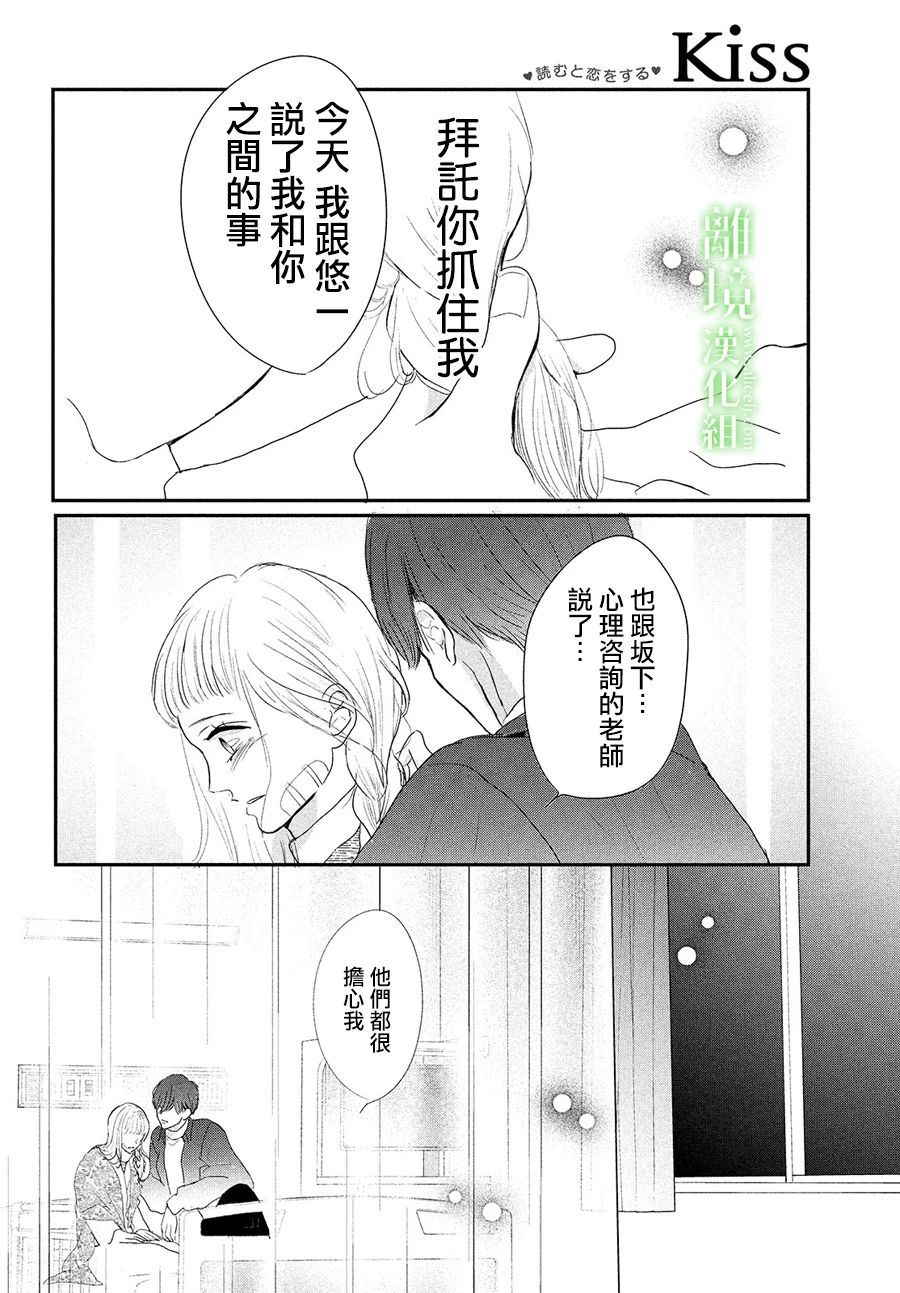 《小镇的千叶君》漫画最新章节第36话免费下拉式在线观看章节第【35】张图片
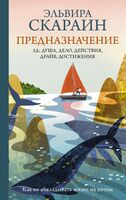 Предназначение. Как не откладывать жизнь на потом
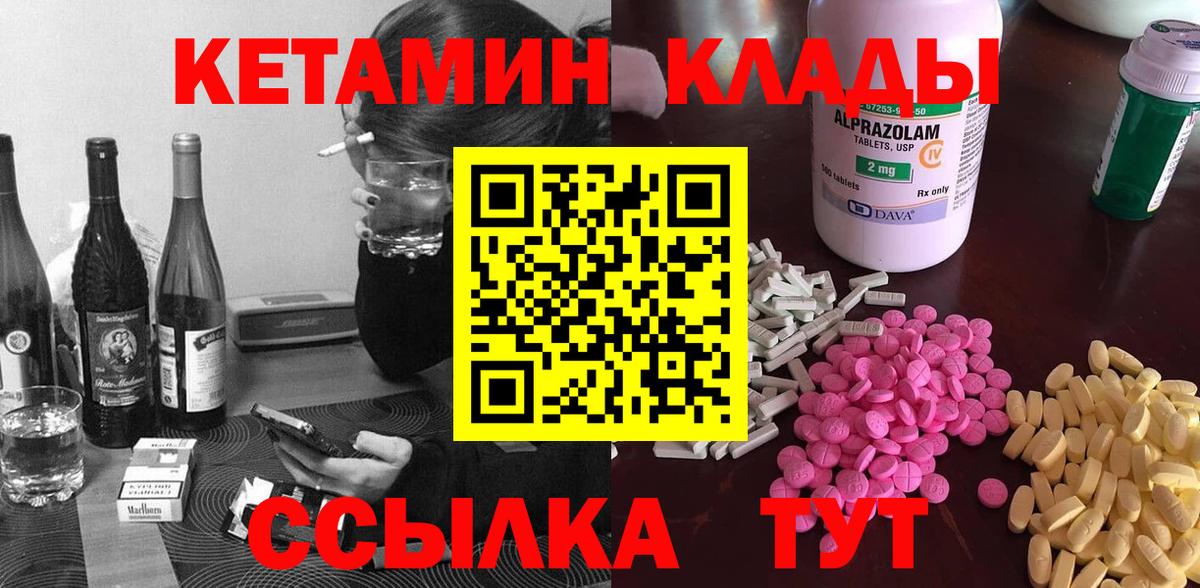 мега маркетплейс  КЕТАМИН ketamine  Кетамин ketamine  Вход с VPN  Холмск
□ □ □ □ □
■ Exercise prompt
Your copy should hold only the lines running from the one that contains "Предназначение. Как не" through the final line of the data; transcribe them exactly, both ends included, and leave pictures out.

■ Your solution
 Предназначение. Как не откладывать жизнь на потом
 мега маркетплейс  КЕТАМИН ketamine  Кетамин ketamine  Вход с VPN  Холмск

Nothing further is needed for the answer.